The House Oversight and Government Reform Committee voted on Wednesday for John Koskinen, commissioner of the IRS, to be censured for obstructing an investigation into whether the agency targeted conservative groups that sought tax-exempt status for extra scrutiny.
The committee seeks Koskinen’s removal — voluntary or involuntary. The whole U.S. Congress has to approve his censure or impeachment.
“There was no politically motivated targeting at the IRS, there was no lying to Congress, there was no obstruction of justice,” Rep. Elijah Cummings said. “It simply didn’t happen. After three years…it’s finally time to put this baseless conspiracy theory to rest…It’s time to give up on this one.”

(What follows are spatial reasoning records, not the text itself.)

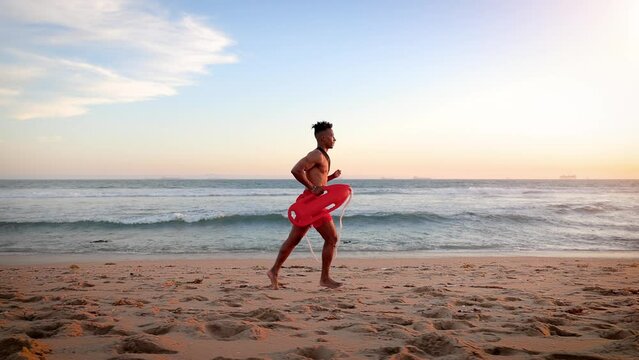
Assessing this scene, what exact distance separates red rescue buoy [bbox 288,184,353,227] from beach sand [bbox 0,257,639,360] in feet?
2.87

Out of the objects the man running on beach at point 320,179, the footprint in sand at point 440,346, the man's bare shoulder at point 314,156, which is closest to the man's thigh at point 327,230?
the man running on beach at point 320,179

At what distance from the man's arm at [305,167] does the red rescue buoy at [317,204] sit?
178 mm

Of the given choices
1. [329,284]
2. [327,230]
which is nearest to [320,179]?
[327,230]

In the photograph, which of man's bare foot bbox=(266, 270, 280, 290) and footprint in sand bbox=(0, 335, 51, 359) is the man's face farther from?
footprint in sand bbox=(0, 335, 51, 359)

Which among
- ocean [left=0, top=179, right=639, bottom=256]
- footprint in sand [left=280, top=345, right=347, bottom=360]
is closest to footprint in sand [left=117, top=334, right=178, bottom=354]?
footprint in sand [left=280, top=345, right=347, bottom=360]

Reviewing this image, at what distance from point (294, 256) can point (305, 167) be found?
5.03 metres

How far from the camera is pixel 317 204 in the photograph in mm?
5238

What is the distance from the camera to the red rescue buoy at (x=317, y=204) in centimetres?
521

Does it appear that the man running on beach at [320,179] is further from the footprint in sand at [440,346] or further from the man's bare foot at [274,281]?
the footprint in sand at [440,346]

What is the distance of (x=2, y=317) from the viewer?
145 inches

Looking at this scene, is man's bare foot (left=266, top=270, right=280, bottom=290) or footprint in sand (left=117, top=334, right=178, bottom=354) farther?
man's bare foot (left=266, top=270, right=280, bottom=290)

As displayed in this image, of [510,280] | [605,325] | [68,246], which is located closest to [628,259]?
[510,280]

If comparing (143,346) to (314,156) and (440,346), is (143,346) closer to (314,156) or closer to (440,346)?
(440,346)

Rep. Cummings apparently didn’t get the memo. The IRS apologized for targeting conservative groups.
Through the Taxpayers Protection Alliance, over 90 conservative groups have signed a letter of support for the bill “Preventing IRS Abuse and Protecting Free Speech Act,” which would eliminate the requirement that tax-exempt organizations reveal to the IRS the names of donors who gave more than $5,000. The signers contend that this information is irrelevant to the agency’s routine handling of tax filings, and eliminating it will make compliance easier.
The letter’s signers believe free speech is at stake. An excerpt:
“Free speech has been under assault in recent years and the IRS has been at the center of the controversy. In several well-documented cases, the agency leaked private and sensitive Schedule B information that should never have been made public. For example, the agency settled a lawsuit with the National Organization for Marriage (NOM) after an IRS official emailed NOM’s Form 990, Schedule B to the Human Rights Campaign, which then published it.
“The revelations of leaked information, as well as evidence proving that the IRS selectively grouped organizations based on their names, policy positions, and perceived ideology to deny or delay requests for non-profit status, show that the fight for free speech is alive and very real.”
Signers include Star Parker, founder and president of the Center for Urban Renewal and Education (CURE), and Rev. Derek McCoy, CURE’s National Clergy Center Director.